Entries taken from a collection

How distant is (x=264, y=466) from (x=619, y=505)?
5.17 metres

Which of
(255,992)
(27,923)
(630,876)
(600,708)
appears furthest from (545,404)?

▸ Work required
Update the listing by changing "furthest" to "farthest" throughout, and leave everything else unchanged.

▸ Written reply
How distant is (x=264, y=466) from (x=619, y=505)?
5.17 metres

Which of
(255,992)
(27,923)
(630,876)
(600,708)
appears farthest from (545,404)?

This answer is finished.